Senator David Vitter (R-Metairie) and Congressmen John Fleming (R-Minden) and the soon-to-be ex-Congressman Rodney Alexander (R-Quitman), are opposed to military action. In fact, Vitter will be in Washington and have a briefing from Secretary of Defense Chuck Hagel although he has already stated that he is leaning towards voting “No”.

Congressman Steve Scalise (R-Metairie) wants to hear more information before deciding. 

“Unless we have a very clear military strategy going in and what we want to achieve with that and how does it relate to getting a peaceful settlement in Syria where we have a friendly Syrian government to the U.S.,” he said.
“Lobbing missiles because we want to look tough is not the answer.”

Senator Mary Landrieu (D-New Orleans) has said that she wants to hear the evidence before voting but, no one really believes that is her honest position.

Congressman Cedric Richmond (R-New Orleans) who is an ardent supporter of President Obama, has said that he will also support the President on Syria.

Republican Senatorial Candidate and Congressman Bill Cassidy(R-Baton Rouge) is “actively monitoring” the situation and has been involved in classified meetings involving Syria.

There are still many questions left unanswered so I will continue to engage with my colleagues in D.C. as well as discuss this issue with the people of Louisiana,” Cassidy said.

Cassidy’s response, while prudent, drew criticism from fellow Republican Senatorial Candidate Rob Maness (R-Madisonville). Maness, while claiming to be a “Constitutional Conservative”, has already stated, despite his not seeing any military intelligence and President Obama following the Constitution and seeking Congressional approval for any military action, that he is opposed and would vote “No” on any military intervention in Syria.

Maness called Cassidy’s actions “dithering” and said that he would provide more leadership than Cassidy.

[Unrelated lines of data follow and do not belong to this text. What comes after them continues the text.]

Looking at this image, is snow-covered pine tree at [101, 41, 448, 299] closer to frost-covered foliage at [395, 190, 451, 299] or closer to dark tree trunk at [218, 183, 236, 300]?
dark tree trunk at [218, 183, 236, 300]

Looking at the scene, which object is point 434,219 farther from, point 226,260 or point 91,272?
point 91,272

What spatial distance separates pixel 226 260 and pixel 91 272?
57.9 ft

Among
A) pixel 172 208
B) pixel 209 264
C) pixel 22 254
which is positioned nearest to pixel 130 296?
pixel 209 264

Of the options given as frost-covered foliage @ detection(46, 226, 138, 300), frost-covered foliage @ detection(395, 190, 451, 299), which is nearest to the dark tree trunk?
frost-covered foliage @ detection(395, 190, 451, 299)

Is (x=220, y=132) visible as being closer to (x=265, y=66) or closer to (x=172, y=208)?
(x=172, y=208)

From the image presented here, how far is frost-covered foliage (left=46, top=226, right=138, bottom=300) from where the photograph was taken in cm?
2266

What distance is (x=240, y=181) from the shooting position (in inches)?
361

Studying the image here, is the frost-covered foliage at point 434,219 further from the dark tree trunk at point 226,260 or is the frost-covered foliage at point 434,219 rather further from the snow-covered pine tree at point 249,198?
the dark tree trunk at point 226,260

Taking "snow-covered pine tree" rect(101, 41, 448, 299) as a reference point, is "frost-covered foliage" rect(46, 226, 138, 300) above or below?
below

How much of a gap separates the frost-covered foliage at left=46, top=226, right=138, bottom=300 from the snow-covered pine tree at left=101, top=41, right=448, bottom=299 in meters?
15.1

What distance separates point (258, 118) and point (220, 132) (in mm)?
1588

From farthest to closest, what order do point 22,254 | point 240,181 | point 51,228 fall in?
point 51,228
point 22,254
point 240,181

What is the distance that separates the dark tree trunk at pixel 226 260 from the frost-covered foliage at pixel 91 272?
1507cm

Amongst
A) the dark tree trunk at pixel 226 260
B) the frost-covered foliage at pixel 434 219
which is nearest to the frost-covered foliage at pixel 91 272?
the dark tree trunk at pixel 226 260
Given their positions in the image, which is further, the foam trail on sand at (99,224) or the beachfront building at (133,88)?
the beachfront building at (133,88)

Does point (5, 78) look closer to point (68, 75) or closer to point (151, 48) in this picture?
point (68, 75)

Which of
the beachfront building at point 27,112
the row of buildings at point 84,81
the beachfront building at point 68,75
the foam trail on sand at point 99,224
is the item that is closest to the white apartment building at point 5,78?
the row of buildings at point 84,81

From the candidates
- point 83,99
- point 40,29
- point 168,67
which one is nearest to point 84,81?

"We already have a senator who dithers on major issues, tries to be all things to all people and seems not to embrace a single principle Louisianans would recognize," Maness said. "We certainly don't need to replace her with another Washington insider who can't - or won't - make up his mind for fear of offending someone."

Perhaps someone should ask candidate Maness how listening to all of the evidence and then making up your mind is “dithering” or how not seeing any intelligence and determining that you are against something is showing “Leadership”?

Don’t we expect jurors to listen to the evidence, debate the evidence and then decide?

If President Obama and his Administration can make a clear cut case for military action in Syria, whether it’s a three-day bombing like President Clinton utilized against Iraq or a limited 90-day action as is being proposed, and the President receives Congressional approval as is required by the Constitution, we must all put aside our party labels and support the President, whether we agree with him or not.

And, if that makes me a “ditherer”, so be it.

The decision to take any military action, potentially put American troops in harm’s way and get involved in the internal government of a sovereign nation is not a decision that should be taken lightly or entered into with preconceived notions.

And, it’s not a decision that should be determined by your allegiance to a political party or your attempts to score political points either.